Petikan Teks =
--------
Maka, ya Allah, walau ilmu dn kebijaksanaan tak seutub Luqman Al-Hakim; tajamkan pikir dan rasa kami untuk mengambil ibrah di setiap kejadian.
Maka, ya Allah, susurkan dan susulkan kami di jalan yang lurus, di lapis-lapis keberkahan.
-ust Salim A Fillah dalam buku Lapis-Lapis Keberkahan-
Teruntuk saudari yang dalam namanya ada harap agar menjadi wanita paling baik...
Sungguh, segala puji teruntuk Allah yang telah menghadirkanmu dalam sajak gelora pesona dibangku ilmu. Pertemuan denganmu, pada masa lalu adalah sebuah sebab tentang ikatan yang tak lekang, hingga kini, dalam tahun-tahun perkenalan yang telah usang.
Ah ya, memori menghadirkan nama dan rupamu terlalu banyak hingga semua tumpah dalam satu kata "wanita baik yang berilmu". Ya, aku tahu, sejarahmu tentang aku adalah tentang kemalasan yang tiada akhir, namun sungguh sejarahku tentangmu adalah suatu rasa gembira atas tak terpenuhinya ilmu, lagi dan lagi, gali dan semakin menggali, apapun yang tak menjawab dahagamu. Tak pernah ku jumpai, ada seorang wanita yang haus akan ilmu tapi tetap menyandarkan pada Pemilik Logika. Logikamu, sama sekali tak menyentuh tauhid dan hingga mengacak-acak akidahmu.
Begitulah, jika Allah sudah menanamkan keimanan yang begitu kuat pada seorang hamba, seorang wanita, yang baik namanya, baik pula akhlaknya.
Oh iya, ilmu yang terus kau telusuri, tak hanya terletak pada bangku dalam ruang yang kita sebut sebagai kelas, tapi kau pun menelusuri ilmu yang berada pada apapun disekelilingmu, hingga, tak ada yang tak luput dari penelusuranmu. Dahagamu, semoga selalu kering hingga kau akan terus menelusuri lagi dan lagi, dalam ketaatan tanpa menyalahi aturanNya.
Tentang takdirmu, mari kita bermain. Bersama dalam ikatan cinta yang agung, "uhibbuki fillah" seperti yang dulu selalu kita ucapkan. Aku siap, bermain bersamamu, dalam peran kita masing-masing, menguatkan, mendengarkan, bahkan menyertai, meski jarak kita tak terhitung dalam jejak. Meski waktu kita tak terisi dalam bersama, meski raga pun tak merangkul juga dengan raga, namun aku yakin, kau tahu ada yang lebih penting dari itu, yaitu, pengulangan namamu dalam tiap doaku, begitupun pengulangan namaku dalam tiap doamu. Dan kita pun semakin kuat dan menguatkan.
--------
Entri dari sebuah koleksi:
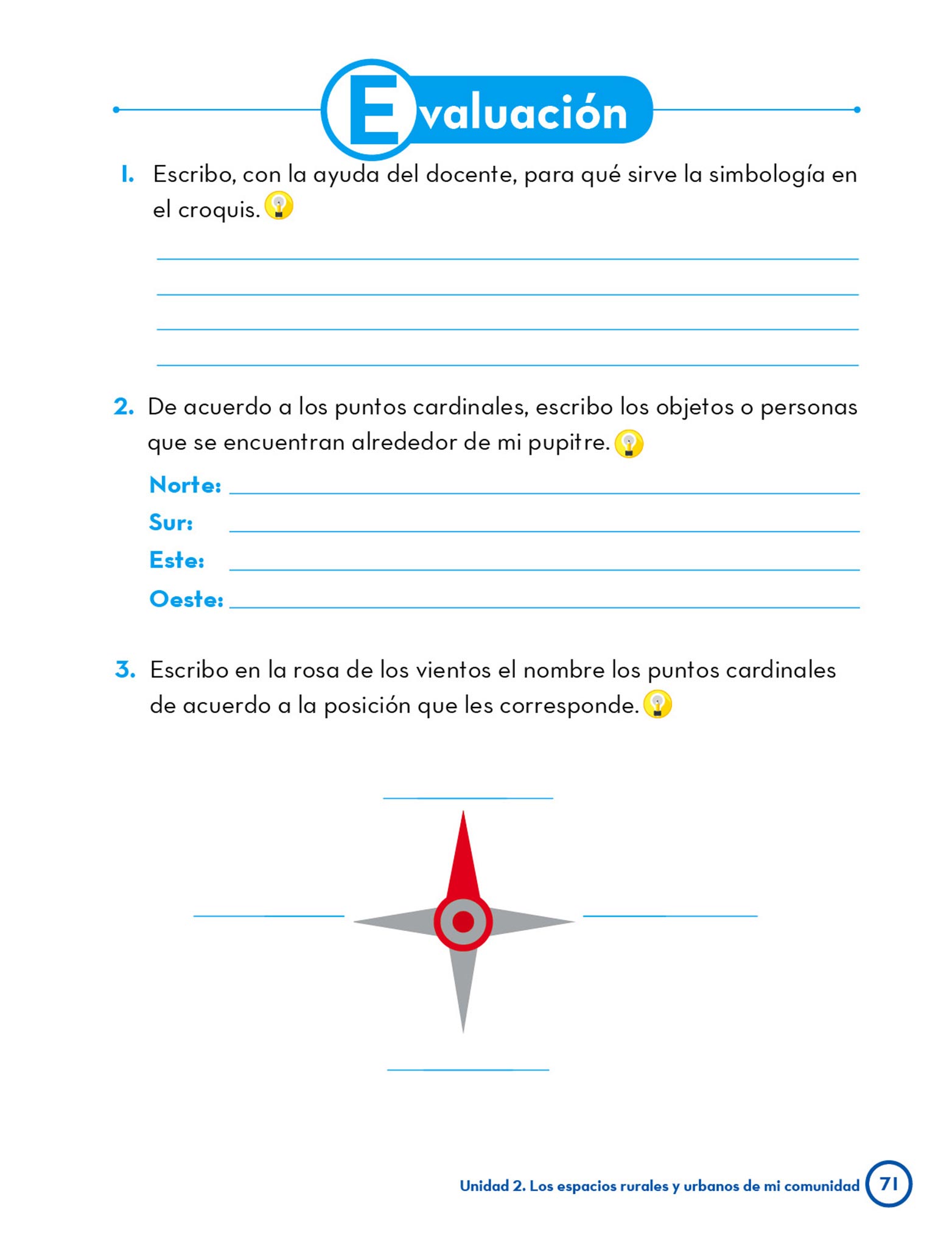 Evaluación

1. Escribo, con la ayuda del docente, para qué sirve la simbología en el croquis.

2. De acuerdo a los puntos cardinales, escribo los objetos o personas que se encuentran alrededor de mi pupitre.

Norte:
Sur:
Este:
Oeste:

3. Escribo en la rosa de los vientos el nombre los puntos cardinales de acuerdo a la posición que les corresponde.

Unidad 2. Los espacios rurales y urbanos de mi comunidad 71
--------
Tugas Latihan =
1 > Kutiplah bagian dari petikan teks yang bermula pada kata-kata "Maka, ya Allah, walau" dan berakhir setelah kata-kata "yang telah usang.".
2 > Dalam petikan teks, paragraf yang diawali "Tentang takdirmu, mari kita bermain." menyebutkan peran yang siap dijalankan penulis bersama saudarinya. Tuliskan semua peran tersebut.
3 > Alihkan kalimat berikut dari petikan teks ke dalam bahasa Inggris: "Begitulah, jika Allah sudah menanamkan keimanan yang begitu kuat pada seorang hamba, seorang wanita, yang baik namanya, baik pula akhlaknya."

Jawaban Tugas =
1 >
Maka, ya Allah, walau ilmu dn kebijaksanaan tak seutub Luqman Al-Hakim; tajamkan pikir dan rasa kami untuk mengambil ibrah di setiap kejadian.
Maka, ya Allah, susurkan dan susulkan kami di jalan yang lurus, di lapis-lapis keberkahan.
-ust Salim A Fillah dalam buku Lapis-Lapis Keberkahan-
Teruntuk saudari yang dalam namanya ada harap agar menjadi wanita paling baik...
Sungguh, segala puji teruntuk Allah yang telah menghadirkanmu dalam sajak gelora pesona dibangku ilmu. Pertemuan denganmu, pada masa lalu adalah sebuah sebab tentang ikatan yang tak lekang, hingga kini, dalam tahun-tahun perkenalan yang telah usang.

2 > menguatkan, mendengarkan, menyertai

3 > So it is when Allah has planted such strong faith in a servant, a woman, whose name is good and whose character is good as well.